Эсхил видел и Эринию и Аполлона; в их сопровождении является Орест перед суд Паллады. Эриния умилостивляется государством, взявшим на себя вину оправданного… И как нас пристыжает это чуткое, любовное умилостивление, это смиренное признание не растворенного человеческим правосудием остатка человеческой вины!
Но Аполлон, этот верховный руководитель совести в течение всего «средневекового» периода эллинской истории?..
«Он ведь остался победителем». Нет, он не остался победителем, если им подвинутый и им оправданный муж требуется перед государственный суд и только там получает свое оправдание. Пусть мы во всем согласны с эсхиловской развязкой; но попробуем глазами античного человека, поклонника Аполлона, всмотреться в роль, которую играет этот бог в трагедии Эсхила, – не должна ли была она показаться ему в своем принципе почти кощунственной?
А поклонников Аполлона было немало среди афинян старого закала. И они с возрастающим беспокойством следили, как постепенно портились отношения между их родиной и дельфийским очагом вещего бога. Особенно грозным было начало пелопоннесской войны, предпринятой афинянами против верной дочери дельфийского бога Спарты. Когда, – рассказывает Фукидид, – Спарта перед войной обратилась с запросом к Аполлону в Дельфы, бог ее благословил и обещал сам прийти ей на помощь, «и призванный и непризванный». И когда вскоре после начала войны над Афинами разразилась страшная чума, в этой чуме усмотрели именно такую «непризванную» помощь, явленную Аполлоном его излюбленному городу. Это было вполне естественно: ведь уже в «Илиаде» постигшая ахейское войско чума представлена действием невидимых стрел сребролукого бога.
Эта чума, по свидетельству Фукидида, вообще в значительной степени расшатала старинную религиозность афинян. «Сколько они ни обращались с молитвами к святыням богов, сколько ни вопрошали оракулов, все было бесполезно; под конец они перестали прибегать ко всему этому, побежденные бедствием». Так-то временно закатилась для Афин звезда Аполлона.

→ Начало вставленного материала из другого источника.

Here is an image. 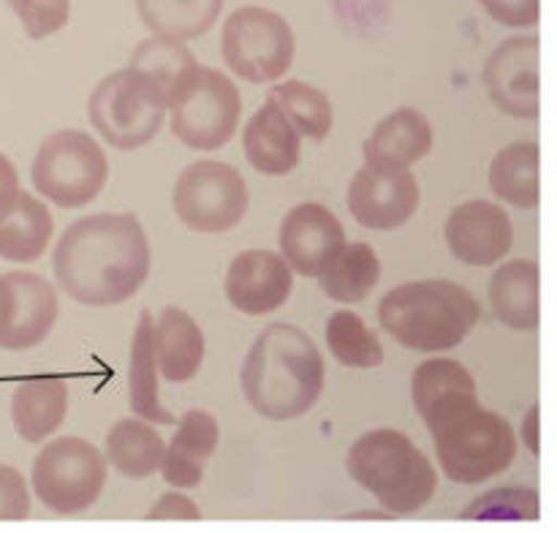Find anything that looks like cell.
<instances>
[{"label": "cell", "mask_w": 557, "mask_h": 533, "mask_svg": "<svg viewBox=\"0 0 557 533\" xmlns=\"http://www.w3.org/2000/svg\"><path fill=\"white\" fill-rule=\"evenodd\" d=\"M348 473L395 515H413L433 500L438 476L428 455L400 430H370L348 451Z\"/></svg>", "instance_id": "cell-4"}, {"label": "cell", "mask_w": 557, "mask_h": 533, "mask_svg": "<svg viewBox=\"0 0 557 533\" xmlns=\"http://www.w3.org/2000/svg\"><path fill=\"white\" fill-rule=\"evenodd\" d=\"M326 346H330L332 357L346 368H379L384 362V348H381L379 337L354 310H337L330 315Z\"/></svg>", "instance_id": "cell-33"}, {"label": "cell", "mask_w": 557, "mask_h": 533, "mask_svg": "<svg viewBox=\"0 0 557 533\" xmlns=\"http://www.w3.org/2000/svg\"><path fill=\"white\" fill-rule=\"evenodd\" d=\"M147 517H150V520H201V511L188 495L166 493L156 506H152Z\"/></svg>", "instance_id": "cell-38"}, {"label": "cell", "mask_w": 557, "mask_h": 533, "mask_svg": "<svg viewBox=\"0 0 557 533\" xmlns=\"http://www.w3.org/2000/svg\"><path fill=\"white\" fill-rule=\"evenodd\" d=\"M525 444L539 457V406L531 408L525 417Z\"/></svg>", "instance_id": "cell-40"}, {"label": "cell", "mask_w": 557, "mask_h": 533, "mask_svg": "<svg viewBox=\"0 0 557 533\" xmlns=\"http://www.w3.org/2000/svg\"><path fill=\"white\" fill-rule=\"evenodd\" d=\"M243 145L250 166L259 169L261 174H272V177L294 172L299 163V152H302L297 128L272 101H267L248 120Z\"/></svg>", "instance_id": "cell-21"}, {"label": "cell", "mask_w": 557, "mask_h": 533, "mask_svg": "<svg viewBox=\"0 0 557 533\" xmlns=\"http://www.w3.org/2000/svg\"><path fill=\"white\" fill-rule=\"evenodd\" d=\"M30 515V493L16 468L0 462V520H25Z\"/></svg>", "instance_id": "cell-36"}, {"label": "cell", "mask_w": 557, "mask_h": 533, "mask_svg": "<svg viewBox=\"0 0 557 533\" xmlns=\"http://www.w3.org/2000/svg\"><path fill=\"white\" fill-rule=\"evenodd\" d=\"M490 188L506 204L533 210L542 201V150L536 141H515L490 163Z\"/></svg>", "instance_id": "cell-25"}, {"label": "cell", "mask_w": 557, "mask_h": 533, "mask_svg": "<svg viewBox=\"0 0 557 533\" xmlns=\"http://www.w3.org/2000/svg\"><path fill=\"white\" fill-rule=\"evenodd\" d=\"M321 288L335 302H362L373 294L381 277V261L373 245L343 243L335 259L321 272Z\"/></svg>", "instance_id": "cell-27"}, {"label": "cell", "mask_w": 557, "mask_h": 533, "mask_svg": "<svg viewBox=\"0 0 557 533\" xmlns=\"http://www.w3.org/2000/svg\"><path fill=\"white\" fill-rule=\"evenodd\" d=\"M539 493L531 487H498L473 500L466 520H539Z\"/></svg>", "instance_id": "cell-34"}, {"label": "cell", "mask_w": 557, "mask_h": 533, "mask_svg": "<svg viewBox=\"0 0 557 533\" xmlns=\"http://www.w3.org/2000/svg\"><path fill=\"white\" fill-rule=\"evenodd\" d=\"M5 3L20 16L27 38L33 41H41L69 25L71 0H5Z\"/></svg>", "instance_id": "cell-35"}, {"label": "cell", "mask_w": 557, "mask_h": 533, "mask_svg": "<svg viewBox=\"0 0 557 533\" xmlns=\"http://www.w3.org/2000/svg\"><path fill=\"white\" fill-rule=\"evenodd\" d=\"M417 413L428 427L476 406V381L455 359H428L417 368L411 381Z\"/></svg>", "instance_id": "cell-18"}, {"label": "cell", "mask_w": 557, "mask_h": 533, "mask_svg": "<svg viewBox=\"0 0 557 533\" xmlns=\"http://www.w3.org/2000/svg\"><path fill=\"white\" fill-rule=\"evenodd\" d=\"M419 207V183L408 166L368 163L348 185V210L370 232L406 226Z\"/></svg>", "instance_id": "cell-12"}, {"label": "cell", "mask_w": 557, "mask_h": 533, "mask_svg": "<svg viewBox=\"0 0 557 533\" xmlns=\"http://www.w3.org/2000/svg\"><path fill=\"white\" fill-rule=\"evenodd\" d=\"M172 134L194 150H221L237 131L243 98L223 71L196 65L174 90Z\"/></svg>", "instance_id": "cell-7"}, {"label": "cell", "mask_w": 557, "mask_h": 533, "mask_svg": "<svg viewBox=\"0 0 557 533\" xmlns=\"http://www.w3.org/2000/svg\"><path fill=\"white\" fill-rule=\"evenodd\" d=\"M87 114L109 145L117 150H139L161 131L166 98L139 71L123 69L98 82Z\"/></svg>", "instance_id": "cell-6"}, {"label": "cell", "mask_w": 557, "mask_h": 533, "mask_svg": "<svg viewBox=\"0 0 557 533\" xmlns=\"http://www.w3.org/2000/svg\"><path fill=\"white\" fill-rule=\"evenodd\" d=\"M152 351L156 364L169 384H185L194 379L205 359V335L194 315L177 305H166L152 319Z\"/></svg>", "instance_id": "cell-20"}, {"label": "cell", "mask_w": 557, "mask_h": 533, "mask_svg": "<svg viewBox=\"0 0 557 533\" xmlns=\"http://www.w3.org/2000/svg\"><path fill=\"white\" fill-rule=\"evenodd\" d=\"M107 484V460L90 441L65 438L52 441L33 460V489L47 509L58 515L85 511L101 498Z\"/></svg>", "instance_id": "cell-10"}, {"label": "cell", "mask_w": 557, "mask_h": 533, "mask_svg": "<svg viewBox=\"0 0 557 533\" xmlns=\"http://www.w3.org/2000/svg\"><path fill=\"white\" fill-rule=\"evenodd\" d=\"M435 455L446 476L457 484H482L515 462V427L500 413L476 406L430 427Z\"/></svg>", "instance_id": "cell-5"}, {"label": "cell", "mask_w": 557, "mask_h": 533, "mask_svg": "<svg viewBox=\"0 0 557 533\" xmlns=\"http://www.w3.org/2000/svg\"><path fill=\"white\" fill-rule=\"evenodd\" d=\"M294 33L281 14L261 5L232 11L223 25L221 52L234 76L253 85L275 82L294 63Z\"/></svg>", "instance_id": "cell-9"}, {"label": "cell", "mask_w": 557, "mask_h": 533, "mask_svg": "<svg viewBox=\"0 0 557 533\" xmlns=\"http://www.w3.org/2000/svg\"><path fill=\"white\" fill-rule=\"evenodd\" d=\"M248 204V185L232 163L201 158L183 169L174 185V210L190 232H228L243 221Z\"/></svg>", "instance_id": "cell-11"}, {"label": "cell", "mask_w": 557, "mask_h": 533, "mask_svg": "<svg viewBox=\"0 0 557 533\" xmlns=\"http://www.w3.org/2000/svg\"><path fill=\"white\" fill-rule=\"evenodd\" d=\"M515 243L511 218L493 201L473 199L457 207L446 221V245L471 266H490L504 259Z\"/></svg>", "instance_id": "cell-15"}, {"label": "cell", "mask_w": 557, "mask_h": 533, "mask_svg": "<svg viewBox=\"0 0 557 533\" xmlns=\"http://www.w3.org/2000/svg\"><path fill=\"white\" fill-rule=\"evenodd\" d=\"M476 297L460 283L413 281L392 288L379 302V321L389 337L411 351H449L479 324Z\"/></svg>", "instance_id": "cell-3"}, {"label": "cell", "mask_w": 557, "mask_h": 533, "mask_svg": "<svg viewBox=\"0 0 557 533\" xmlns=\"http://www.w3.org/2000/svg\"><path fill=\"white\" fill-rule=\"evenodd\" d=\"M131 408L139 419L158 424H174L177 419L161 406L158 397V364L156 351H152V313L141 310L139 324H136L134 340H131Z\"/></svg>", "instance_id": "cell-28"}, {"label": "cell", "mask_w": 557, "mask_h": 533, "mask_svg": "<svg viewBox=\"0 0 557 533\" xmlns=\"http://www.w3.org/2000/svg\"><path fill=\"white\" fill-rule=\"evenodd\" d=\"M346 243V228L332 210L315 201L294 207L281 223V250L292 272L319 277Z\"/></svg>", "instance_id": "cell-14"}, {"label": "cell", "mask_w": 557, "mask_h": 533, "mask_svg": "<svg viewBox=\"0 0 557 533\" xmlns=\"http://www.w3.org/2000/svg\"><path fill=\"white\" fill-rule=\"evenodd\" d=\"M5 313H9V286H5V277L0 275V335L5 330Z\"/></svg>", "instance_id": "cell-41"}, {"label": "cell", "mask_w": 557, "mask_h": 533, "mask_svg": "<svg viewBox=\"0 0 557 533\" xmlns=\"http://www.w3.org/2000/svg\"><path fill=\"white\" fill-rule=\"evenodd\" d=\"M433 150V125L422 112L403 107L381 120L364 141V161L381 166H411Z\"/></svg>", "instance_id": "cell-22"}, {"label": "cell", "mask_w": 557, "mask_h": 533, "mask_svg": "<svg viewBox=\"0 0 557 533\" xmlns=\"http://www.w3.org/2000/svg\"><path fill=\"white\" fill-rule=\"evenodd\" d=\"M52 212L36 196L20 190L16 204L0 218V259L27 264L41 259L52 239Z\"/></svg>", "instance_id": "cell-26"}, {"label": "cell", "mask_w": 557, "mask_h": 533, "mask_svg": "<svg viewBox=\"0 0 557 533\" xmlns=\"http://www.w3.org/2000/svg\"><path fill=\"white\" fill-rule=\"evenodd\" d=\"M267 101L275 103L292 125L297 128L299 136L308 139L324 141L332 131V103L324 90L308 85V82H281V85L270 87Z\"/></svg>", "instance_id": "cell-32"}, {"label": "cell", "mask_w": 557, "mask_h": 533, "mask_svg": "<svg viewBox=\"0 0 557 533\" xmlns=\"http://www.w3.org/2000/svg\"><path fill=\"white\" fill-rule=\"evenodd\" d=\"M65 411H69V386L54 375L22 381L11 395V422L27 444H38L52 435L63 424Z\"/></svg>", "instance_id": "cell-24"}, {"label": "cell", "mask_w": 557, "mask_h": 533, "mask_svg": "<svg viewBox=\"0 0 557 533\" xmlns=\"http://www.w3.org/2000/svg\"><path fill=\"white\" fill-rule=\"evenodd\" d=\"M107 455L123 476L145 479L161 466L163 438L147 419H120L107 435Z\"/></svg>", "instance_id": "cell-30"}, {"label": "cell", "mask_w": 557, "mask_h": 533, "mask_svg": "<svg viewBox=\"0 0 557 533\" xmlns=\"http://www.w3.org/2000/svg\"><path fill=\"white\" fill-rule=\"evenodd\" d=\"M196 65L199 63H196L194 52H190L188 47H183V41L166 36H152L134 49L128 69L147 76V79L163 92L169 109L174 90L183 85V79L196 69Z\"/></svg>", "instance_id": "cell-31"}, {"label": "cell", "mask_w": 557, "mask_h": 533, "mask_svg": "<svg viewBox=\"0 0 557 533\" xmlns=\"http://www.w3.org/2000/svg\"><path fill=\"white\" fill-rule=\"evenodd\" d=\"M16 196H20V177L14 163L0 152V218H5V212L16 204Z\"/></svg>", "instance_id": "cell-39"}, {"label": "cell", "mask_w": 557, "mask_h": 533, "mask_svg": "<svg viewBox=\"0 0 557 533\" xmlns=\"http://www.w3.org/2000/svg\"><path fill=\"white\" fill-rule=\"evenodd\" d=\"M9 313L5 330L0 335V348L5 351H25L38 346L52 332L58 321V294L52 283L33 272H9Z\"/></svg>", "instance_id": "cell-17"}, {"label": "cell", "mask_w": 557, "mask_h": 533, "mask_svg": "<svg viewBox=\"0 0 557 533\" xmlns=\"http://www.w3.org/2000/svg\"><path fill=\"white\" fill-rule=\"evenodd\" d=\"M324 357L308 332L294 324H270L245 357V400L261 417L288 422L315 406L324 392Z\"/></svg>", "instance_id": "cell-2"}, {"label": "cell", "mask_w": 557, "mask_h": 533, "mask_svg": "<svg viewBox=\"0 0 557 533\" xmlns=\"http://www.w3.org/2000/svg\"><path fill=\"white\" fill-rule=\"evenodd\" d=\"M536 36H517L500 44L484 63V87L500 112L536 120L542 114V76H539Z\"/></svg>", "instance_id": "cell-13"}, {"label": "cell", "mask_w": 557, "mask_h": 533, "mask_svg": "<svg viewBox=\"0 0 557 533\" xmlns=\"http://www.w3.org/2000/svg\"><path fill=\"white\" fill-rule=\"evenodd\" d=\"M294 286V272L272 250H243L226 272V297L248 315H267L281 308Z\"/></svg>", "instance_id": "cell-16"}, {"label": "cell", "mask_w": 557, "mask_h": 533, "mask_svg": "<svg viewBox=\"0 0 557 533\" xmlns=\"http://www.w3.org/2000/svg\"><path fill=\"white\" fill-rule=\"evenodd\" d=\"M479 3L506 27H533L542 20V0H479Z\"/></svg>", "instance_id": "cell-37"}, {"label": "cell", "mask_w": 557, "mask_h": 533, "mask_svg": "<svg viewBox=\"0 0 557 533\" xmlns=\"http://www.w3.org/2000/svg\"><path fill=\"white\" fill-rule=\"evenodd\" d=\"M58 286L85 305H120L150 275V243L131 212H101L71 223L52 253Z\"/></svg>", "instance_id": "cell-1"}, {"label": "cell", "mask_w": 557, "mask_h": 533, "mask_svg": "<svg viewBox=\"0 0 557 533\" xmlns=\"http://www.w3.org/2000/svg\"><path fill=\"white\" fill-rule=\"evenodd\" d=\"M542 275L536 261L517 259L500 266L490 281V305L511 330L531 332L542 324Z\"/></svg>", "instance_id": "cell-23"}, {"label": "cell", "mask_w": 557, "mask_h": 533, "mask_svg": "<svg viewBox=\"0 0 557 533\" xmlns=\"http://www.w3.org/2000/svg\"><path fill=\"white\" fill-rule=\"evenodd\" d=\"M174 424H177V433L169 441V446H163L158 468L166 484L177 489H194L205 476V462L215 455L221 430H218V419L201 408H194Z\"/></svg>", "instance_id": "cell-19"}, {"label": "cell", "mask_w": 557, "mask_h": 533, "mask_svg": "<svg viewBox=\"0 0 557 533\" xmlns=\"http://www.w3.org/2000/svg\"><path fill=\"white\" fill-rule=\"evenodd\" d=\"M30 177L38 194L63 210L85 207L107 185V152L85 131H58L38 147Z\"/></svg>", "instance_id": "cell-8"}, {"label": "cell", "mask_w": 557, "mask_h": 533, "mask_svg": "<svg viewBox=\"0 0 557 533\" xmlns=\"http://www.w3.org/2000/svg\"><path fill=\"white\" fill-rule=\"evenodd\" d=\"M136 9L156 36L190 41L215 25L223 0H136Z\"/></svg>", "instance_id": "cell-29"}]
</instances>
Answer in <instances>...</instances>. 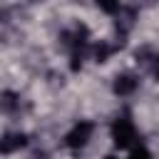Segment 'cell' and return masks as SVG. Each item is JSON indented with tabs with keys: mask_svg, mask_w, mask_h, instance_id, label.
Here are the masks:
<instances>
[{
	"mask_svg": "<svg viewBox=\"0 0 159 159\" xmlns=\"http://www.w3.org/2000/svg\"><path fill=\"white\" fill-rule=\"evenodd\" d=\"M112 142L119 149H129L137 142V127L127 114H122V117H117L112 122Z\"/></svg>",
	"mask_w": 159,
	"mask_h": 159,
	"instance_id": "cell-1",
	"label": "cell"
},
{
	"mask_svg": "<svg viewBox=\"0 0 159 159\" xmlns=\"http://www.w3.org/2000/svg\"><path fill=\"white\" fill-rule=\"evenodd\" d=\"M92 134H94V124H92V122H77V124L65 134V147H70V149L77 152V149H82V147L89 144Z\"/></svg>",
	"mask_w": 159,
	"mask_h": 159,
	"instance_id": "cell-2",
	"label": "cell"
},
{
	"mask_svg": "<svg viewBox=\"0 0 159 159\" xmlns=\"http://www.w3.org/2000/svg\"><path fill=\"white\" fill-rule=\"evenodd\" d=\"M27 147V134L25 132H5L0 134V154H15Z\"/></svg>",
	"mask_w": 159,
	"mask_h": 159,
	"instance_id": "cell-3",
	"label": "cell"
},
{
	"mask_svg": "<svg viewBox=\"0 0 159 159\" xmlns=\"http://www.w3.org/2000/svg\"><path fill=\"white\" fill-rule=\"evenodd\" d=\"M137 87H139V77L132 75V72H122V75H117L114 82H112V89H114V94H119V97L134 94Z\"/></svg>",
	"mask_w": 159,
	"mask_h": 159,
	"instance_id": "cell-4",
	"label": "cell"
},
{
	"mask_svg": "<svg viewBox=\"0 0 159 159\" xmlns=\"http://www.w3.org/2000/svg\"><path fill=\"white\" fill-rule=\"evenodd\" d=\"M17 109H20V94L12 92V89L0 92V112L12 114V112H17Z\"/></svg>",
	"mask_w": 159,
	"mask_h": 159,
	"instance_id": "cell-5",
	"label": "cell"
},
{
	"mask_svg": "<svg viewBox=\"0 0 159 159\" xmlns=\"http://www.w3.org/2000/svg\"><path fill=\"white\" fill-rule=\"evenodd\" d=\"M94 5L107 15H117L122 10V0H94Z\"/></svg>",
	"mask_w": 159,
	"mask_h": 159,
	"instance_id": "cell-6",
	"label": "cell"
},
{
	"mask_svg": "<svg viewBox=\"0 0 159 159\" xmlns=\"http://www.w3.org/2000/svg\"><path fill=\"white\" fill-rule=\"evenodd\" d=\"M114 52V45H109V42H99V45H94V60L97 62H107V57Z\"/></svg>",
	"mask_w": 159,
	"mask_h": 159,
	"instance_id": "cell-7",
	"label": "cell"
},
{
	"mask_svg": "<svg viewBox=\"0 0 159 159\" xmlns=\"http://www.w3.org/2000/svg\"><path fill=\"white\" fill-rule=\"evenodd\" d=\"M129 159H152V152L147 147H134L132 154H129Z\"/></svg>",
	"mask_w": 159,
	"mask_h": 159,
	"instance_id": "cell-8",
	"label": "cell"
},
{
	"mask_svg": "<svg viewBox=\"0 0 159 159\" xmlns=\"http://www.w3.org/2000/svg\"><path fill=\"white\" fill-rule=\"evenodd\" d=\"M152 70H154V77H157V80H159V55H157V57H154V67H152Z\"/></svg>",
	"mask_w": 159,
	"mask_h": 159,
	"instance_id": "cell-9",
	"label": "cell"
},
{
	"mask_svg": "<svg viewBox=\"0 0 159 159\" xmlns=\"http://www.w3.org/2000/svg\"><path fill=\"white\" fill-rule=\"evenodd\" d=\"M35 159H50V157H45V154H37V157H35Z\"/></svg>",
	"mask_w": 159,
	"mask_h": 159,
	"instance_id": "cell-10",
	"label": "cell"
},
{
	"mask_svg": "<svg viewBox=\"0 0 159 159\" xmlns=\"http://www.w3.org/2000/svg\"><path fill=\"white\" fill-rule=\"evenodd\" d=\"M104 159H117V157H104Z\"/></svg>",
	"mask_w": 159,
	"mask_h": 159,
	"instance_id": "cell-11",
	"label": "cell"
},
{
	"mask_svg": "<svg viewBox=\"0 0 159 159\" xmlns=\"http://www.w3.org/2000/svg\"><path fill=\"white\" fill-rule=\"evenodd\" d=\"M32 2H42V0H32Z\"/></svg>",
	"mask_w": 159,
	"mask_h": 159,
	"instance_id": "cell-12",
	"label": "cell"
}]
</instances>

Тем с большей тревогой взирали на происходящее его афинские поклонники, а к числу самых ревностных принадлежал Софокл. Угасающая вера в дельфийский оракул внушила ему одну из его грандиознейших трагедий – «Царя Эдипа»; и, конечно, современные ему Афины имеет он в виду, когда он устами своего хора произносит грустные слова:
Уж с молитвой не пойду я
К средоточию Земли
Ни в Фебов чертог Абейский,
Ни к Олимпии холмам,
Пока с очевидной силой
Бог себя не оградит.
О Зевс-вершитель! Коль по праву славит
Твою державу род людской —
Твой взор бессмертный обрати на дерзких!
Уж веры нет Феба гаснущим словам;
Меркнет в почестях народных
Бога-песнопевца лучезарный лик;
Конец благочестью!
В этой трагедии верующий поэт поставил себе задачей прославить Аполлона как источник непогрешимого знания; прославлению его как высшей нравственной силы посвящена трагедия «Электра».